> EXTRAIT DU TEXTE
================================

Par François Jarraud
« Et si la peur d’enseigner était normale ? », interroge Serge Boimare dans un nouvel ouvrage publié chez Dunod. Quel professeur n’a pas éprouvé un sentiment d’impuissance devant un élève que rien ne touchait ? Ou de colère devant des provocations ? Ou de peur devant les excès d’un groupe d’élèves ? Tous ces sentiments traversent une carrière normale d’enseignant. Heureusement ils ne sont pas les seuls !
Auteur de « L’enfant et la peur d’apprendre », Serge Boimare revient sur les difficultés du métier d’enseignant mais cette fois ci coté professeur. La peur d’enseigner renvoie à notre incapacité à faire face à certains élèves. Et donc à la nécessité de comprendre ce qui se passe chez eux. Et déjà de casser le carcan où nous enferment les instructions officielles, particulièrement les « aides » imposées du primaire au lycée, le conformisme ambiant ou simplement l’absence de formation.
Psychopédagogue, longtemps instituteur, Serge Boimare a aussi des solutions à proposer. Elles se construisent autour d’idées fortes. Ces élèves qui font peur sont ceux qui « ont peur d’apprendre ». Il faut travailler avec eux l’expression et le sens du groupe. Pour cela le patrimoine culturel est le bon chemin qui permettra de dépasser les émotions et de faire grandir ces jeunes.
Un travail long, d’équipe chez les enseignants, à contre courant des postures rigides et des idées simples qui sont revenues à la mode. L’ouvrage s’appuie sur une certitude : tous les enfants doivent accéder à la culture pour se construire. La vraie culture, celle qui libère et affranchit.
Serge Boimare, La peur d’enseigner, Dunod, 162 p., 2012.
Boimare : « Il faut rompre avec l’idée que les difficultés d’apprentissage sont à interpréter en terme de manque »
Dans cet entretien, S. Boimare explique sa démarche et les solutions qu’il propose à « la peur d’enseigner ».

================================

> TRAVAIL À FAIRE
(A) Mets à jour l'extrait sur la peur d'enseigner en réécrivant tout ce qui va de « Psychopédagogue, longtemps instituteur, Serge » jusqu'à « grandir ces jeunes. », avec « la bonne voie » à la place de « le bon chemin ».
(B) D'après les questions posées au début de l'extrait, quels sentiments un professeur peut-il éprouver face à ses élèves ?
Les lignes ci-dessous forment un ensemble à part, sans rapport avec l'extrait.

> DONNÉES ENREGISTRÉES

================================

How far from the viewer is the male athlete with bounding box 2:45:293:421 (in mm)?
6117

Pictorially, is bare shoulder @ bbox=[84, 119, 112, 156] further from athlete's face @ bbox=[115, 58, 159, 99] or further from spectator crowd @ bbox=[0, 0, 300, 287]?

================================

> RÉPONSES ATTENDUES
(A)
Psychopédagogue, longtemps instituteur, Serge Boimare a aussi des solutions à proposer. Elles se construisent autour d’idées fortes. Ces élèves qui font peur sont ceux qui « ont peur d’apprendre ». Il faut travailler avec eux l’expression et le sens du groupe. Pour cela le patrimoine culturel est la bonne voie qui permettra de dépasser les émotions et de faire grandir ces jeunes.

(B) Un sentiment d'impuissance, de la colère et de la peur.